On 2017-06-03 00:55:22 +0200, Petr Jelinek wrote:
> On 02/06/17 23:45, Andres Freund wrote:
> > Hi Petr,
> >
> > On 2017-06-02 22:57:37 +0200, Petr Jelinek wrote:
> >> On 02/06/17 20:51, Andres Freund wrote:
> >>> I don't understand why the new block is there, nor does the commit
> >>> message explain it.
> >>>
> >>
> >> Hmm, that particular change can actually be reverted. It was needed for
> >> one those custom replication commands which were replaced by normal
> >> query support. I have missed it during the rewrite.
> >
> > Doesn't appear to be quite that simple, I get regression test failures
> > in that case.
> >
>
> Hmm, looks like we still use it for normal COPY handling. So basically
> the problem is that if we run COPY TO STDOUT and then consume it using
> the libpqrcv_receive it will end with normal PGRES_COMMAND_OK but we
> need to call PQgetResult() in that case otherwise libpq thinks the
> command is still active and any following command will fail, but if we
> call PQgetResult on dead connection we get that error you complained about.

MATERIAL SHOWN:
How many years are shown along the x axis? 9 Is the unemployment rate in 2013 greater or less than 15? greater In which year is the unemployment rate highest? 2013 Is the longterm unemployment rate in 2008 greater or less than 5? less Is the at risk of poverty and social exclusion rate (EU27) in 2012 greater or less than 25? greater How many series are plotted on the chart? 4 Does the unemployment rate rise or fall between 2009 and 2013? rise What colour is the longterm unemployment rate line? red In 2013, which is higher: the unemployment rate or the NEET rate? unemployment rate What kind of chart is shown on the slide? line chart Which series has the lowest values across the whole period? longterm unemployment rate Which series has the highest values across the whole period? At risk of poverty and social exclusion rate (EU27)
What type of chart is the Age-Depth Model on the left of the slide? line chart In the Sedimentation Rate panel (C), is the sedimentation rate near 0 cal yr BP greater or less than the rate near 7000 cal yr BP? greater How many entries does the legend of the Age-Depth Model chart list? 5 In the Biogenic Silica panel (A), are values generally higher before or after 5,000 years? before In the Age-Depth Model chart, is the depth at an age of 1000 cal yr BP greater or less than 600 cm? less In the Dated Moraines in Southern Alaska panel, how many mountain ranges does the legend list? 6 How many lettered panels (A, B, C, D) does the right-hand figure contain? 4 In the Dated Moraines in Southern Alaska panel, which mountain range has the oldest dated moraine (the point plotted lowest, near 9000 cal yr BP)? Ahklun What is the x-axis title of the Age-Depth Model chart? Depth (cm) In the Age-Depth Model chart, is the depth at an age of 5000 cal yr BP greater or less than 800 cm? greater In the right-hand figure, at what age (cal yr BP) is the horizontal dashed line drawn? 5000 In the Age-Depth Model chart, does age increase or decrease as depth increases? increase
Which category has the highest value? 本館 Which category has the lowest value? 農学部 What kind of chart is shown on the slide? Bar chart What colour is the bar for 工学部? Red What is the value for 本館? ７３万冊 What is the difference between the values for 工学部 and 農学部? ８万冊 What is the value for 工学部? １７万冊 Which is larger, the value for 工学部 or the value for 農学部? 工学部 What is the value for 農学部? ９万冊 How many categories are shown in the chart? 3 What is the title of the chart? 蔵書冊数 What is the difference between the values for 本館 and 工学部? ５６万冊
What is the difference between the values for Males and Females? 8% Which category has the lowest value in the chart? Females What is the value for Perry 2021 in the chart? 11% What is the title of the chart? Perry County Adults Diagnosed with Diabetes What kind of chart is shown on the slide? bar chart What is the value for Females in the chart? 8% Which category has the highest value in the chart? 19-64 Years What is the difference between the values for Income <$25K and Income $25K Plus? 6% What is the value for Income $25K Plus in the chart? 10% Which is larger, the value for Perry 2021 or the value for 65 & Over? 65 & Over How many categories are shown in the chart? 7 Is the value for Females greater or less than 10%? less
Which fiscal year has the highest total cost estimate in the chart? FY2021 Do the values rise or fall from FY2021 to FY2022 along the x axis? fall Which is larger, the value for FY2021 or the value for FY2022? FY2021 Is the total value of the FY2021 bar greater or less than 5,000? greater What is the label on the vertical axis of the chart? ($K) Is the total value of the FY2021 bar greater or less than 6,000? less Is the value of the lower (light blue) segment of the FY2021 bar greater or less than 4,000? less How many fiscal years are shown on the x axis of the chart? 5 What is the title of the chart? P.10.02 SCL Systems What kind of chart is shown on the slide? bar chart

PROBLEMS TO SOLVE:
1. In the email thread, give the passage between "On 2017-06-03 00:55:22" and "during the rewrite.", inclusive, swapping "custom replication commands" for "special replication commands".
2. According to the email thread, which function must be called after consuming COPY TO STDOUT output with libpqrcv_receive so that libpq does not consider the command still active?

SOLUTION LIST:
1.
On 2017-06-03 00:55:22 +0200, Petr Jelinek wrote:
> On 02/06/17 23:45, Andres Freund wrote:
> > Hi Petr,
> >
> > On 2017-06-02 22:57:37 +0200, Petr Jelinek wrote:
> >> On 02/06/17 20:51, Andres Freund wrote:
> >>> I don't understand why the new block is there, nor does the commit
> >>> message explain it.
> >>>
> >>
> >> Hmm, that particular change can actually be reverted. It was needed for
> >> one those special replication commands which were replaced by normal
> >> query support. I have missed it during the rewrite.

2. PQgetResult()